Félix buscó su teléfono móvil y marcó el número de Patricia mientras daba las gracias por no haberlo borrado después de la discusión. Ella, sin embargo, no contestó. El biólogo cortó la llamada y volvió a marcar, y como siguiera sin obtener respuesta, decidió dejar un mensaje en el correo de voz.

—Ah, hola, Patricia. Soy Félix. Antes que nada, quiero disculparme por todo lo que dije. Y me refiero también a las acusaciones que le hice a tu padre. Me gané esa bofetada, lo admito. —Hizo una pausa para tomar aire antes de proseguir—: Escucha... no puedo olvidar lo que pasó con nuestras novelas. Tiene que ser algún tipo de señal, ¿no crees? Me gustaría... me gustaría que nos viéramos mañana en el lugar donde nos conocimos. Al amanecer. Tuviste razón sobre muchas cosas, pero yo quisiera mostrarte la otra cara del asunto. Porque existe, y es... bueno, seguramente mucho mejor de lo que podrías imaginar. Por favor, ven. Y aunque no logremos llegar a un acuerdo... de todas maneras quiero seguir en contacto contigo. Espero que vengas. Bien, eso es todo, adiós.

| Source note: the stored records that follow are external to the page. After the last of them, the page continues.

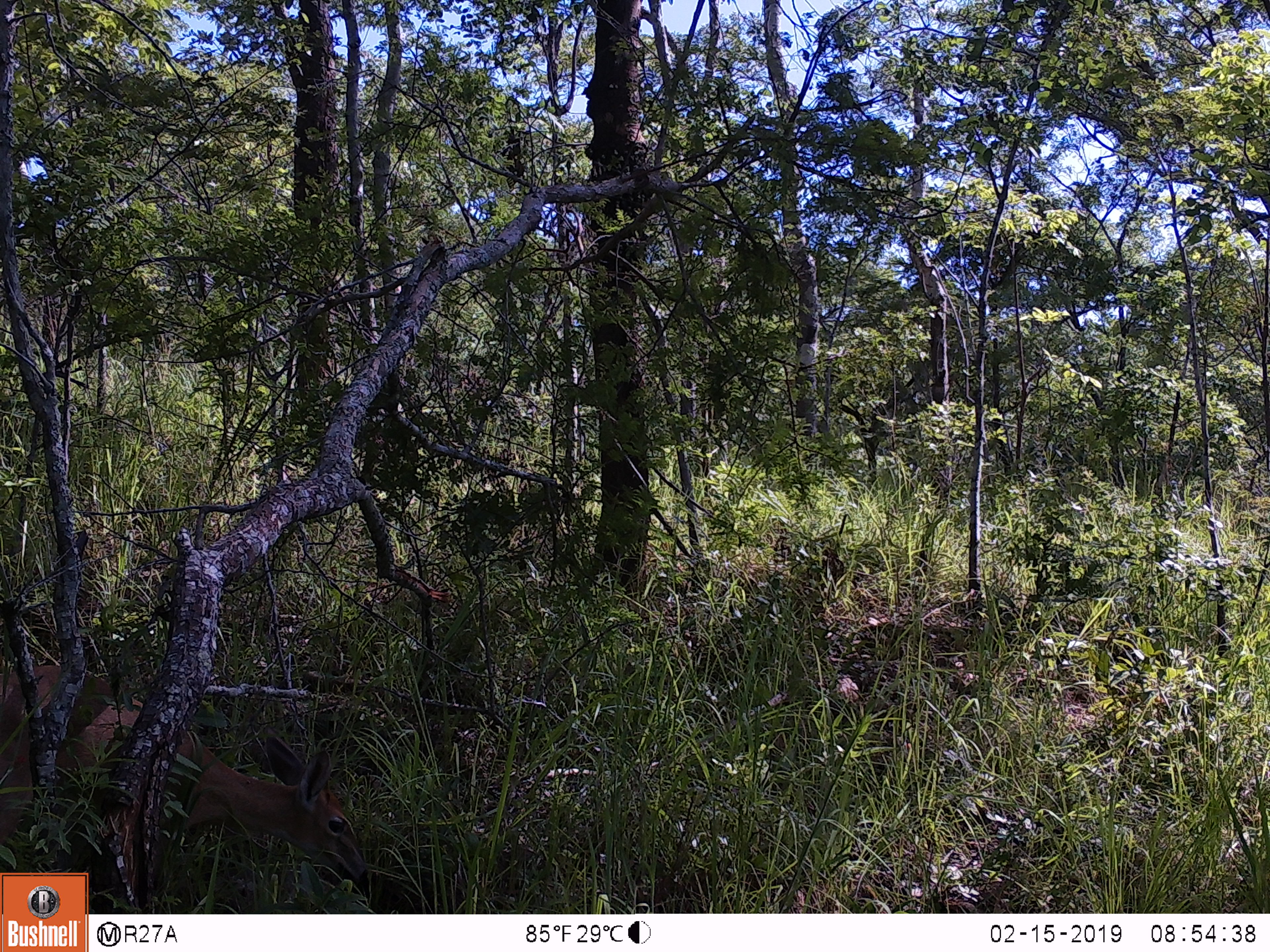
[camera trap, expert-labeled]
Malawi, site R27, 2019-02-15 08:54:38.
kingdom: Animalia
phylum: Chordata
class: Mammalia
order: Artiodactyla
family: Bovidae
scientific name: Antilopinae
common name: small antelope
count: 1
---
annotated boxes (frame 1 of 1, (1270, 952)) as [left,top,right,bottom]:
small antelope: [0,657,379,868]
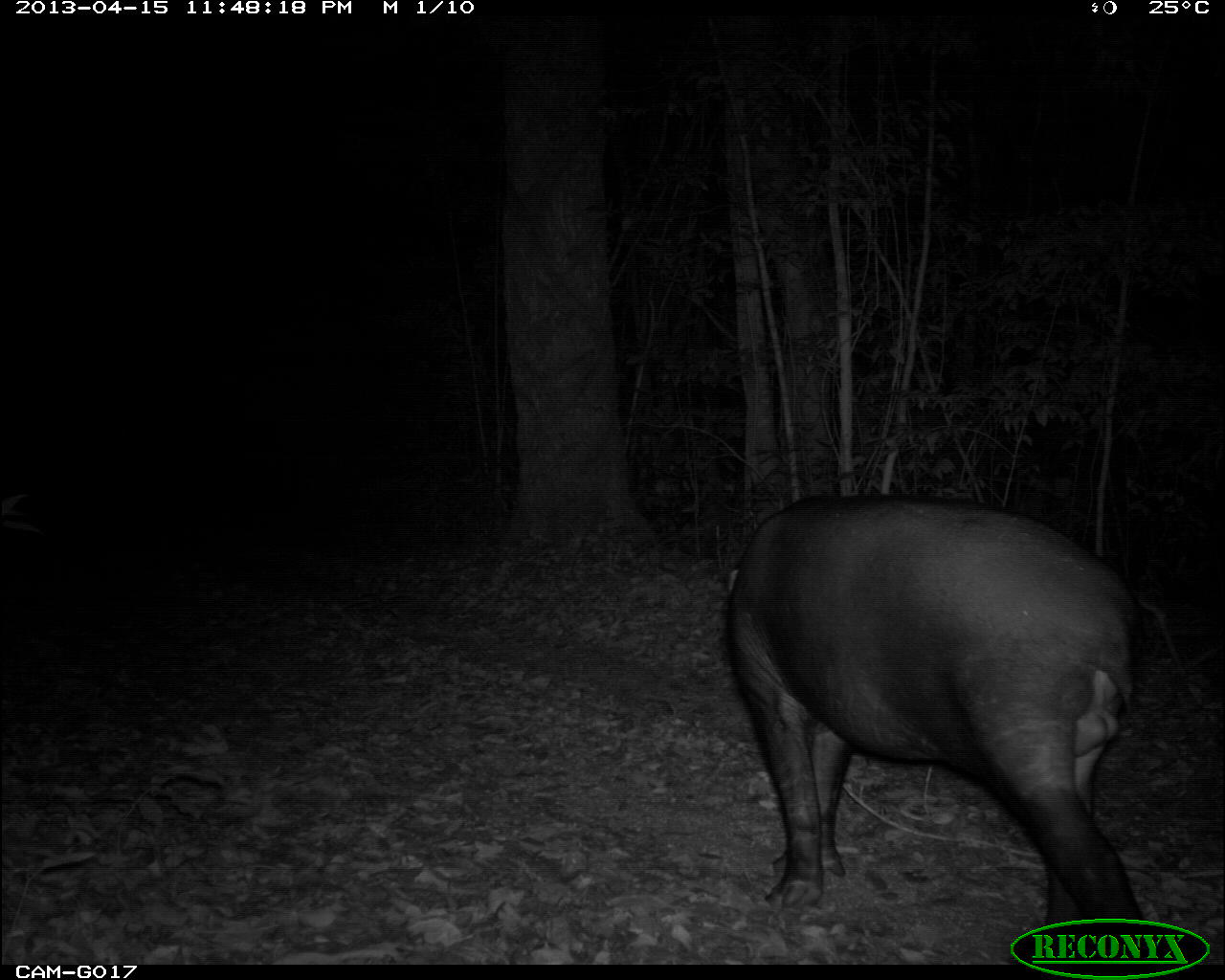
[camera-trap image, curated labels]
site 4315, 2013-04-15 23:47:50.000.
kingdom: Animalia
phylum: Chordata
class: Mammalia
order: Perissodactyla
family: Tapiridae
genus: Tapirus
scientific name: Tapirus bairdii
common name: baird's tapir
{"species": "Tapirus bairdii (baird's tapir)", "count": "1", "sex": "male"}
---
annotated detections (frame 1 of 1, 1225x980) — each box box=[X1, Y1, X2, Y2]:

Félix interrumpió la llamada y dejó el móvil sobre la mesa. No aguardaba una respuesta, en realidad. Lo que fuera a pasar a continuación sería cara a cara, no por medio del teléfono.

El hombre trabajó en su informe unas horas, bajó a cenar, y finalmente se fue a dormir preguntándose si alguna vez volvería a ver aquella hermosa sonrisa con hoyuelos.